Relevant Reading Material
File and Input/Output (I/O)
I/O Streams
I/O Streams is the basic abstraction used through the Java I/O package. You can conceptually think of I/O Streams as a pipe that we connect to a source and destination that allows us to create a flow of data from the pipe’s source to the pipe’s destination.
An I/O Stream has
-
an input source (a file, another program, a physical device etc.)
-
an output destination (a file, another program, a physical device etc.)
-
the kind of data streamed (bytes, ints, objects)

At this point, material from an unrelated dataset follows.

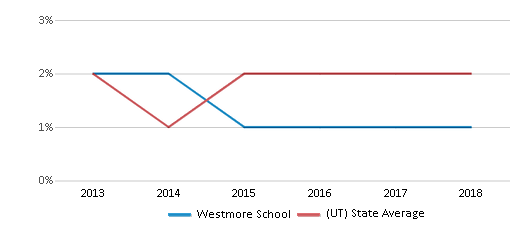 This chart display the percentage of Hawaiian students in Westmore School and the percentage of Hawaiian public school students in Utah by year, with the latest 2017-18 school year data.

A stream is a sequence of data, an I/O Stream allows us to fetch (iterate) over the sequence of data.
So we talk about InputStream
and OutputStream
. The JDK provides some useful variants of streams
-
InputStream
can be one of-
FileInputStream
-
AudioInputStream
-
SequenceInputStream
-
and we can build our own as well!
-
-
OutputStream
can be one of-
FileOutpustStream
-
PipedOutputStream
-
and we can build our own as well!
-
We will start with an example for reading bytes and iteratively show some of the JDK classes that we can use to read
-
files
-
buffer our reads
-
improve our code on how
-
resources are handled
-
ensuring we properly deal with our resources
-
Reading Bytes
This example copies a file. This is the Unix command cp
in Java.
public class Main {
public static void main(String[] args) {
FileInputStream inputFile = null; (1)
FileOutputStream outputFile = null;
System.out.println(System.getProperty("user.dir")); (2)
try {
inputFile = new FileInputStream("roster.csv"); (3)
outputFile = new FileOutputStream("roster.out.csv"); (4)
int byteRead;
while ((byteRead = inputFile.read()) != -1) { (5)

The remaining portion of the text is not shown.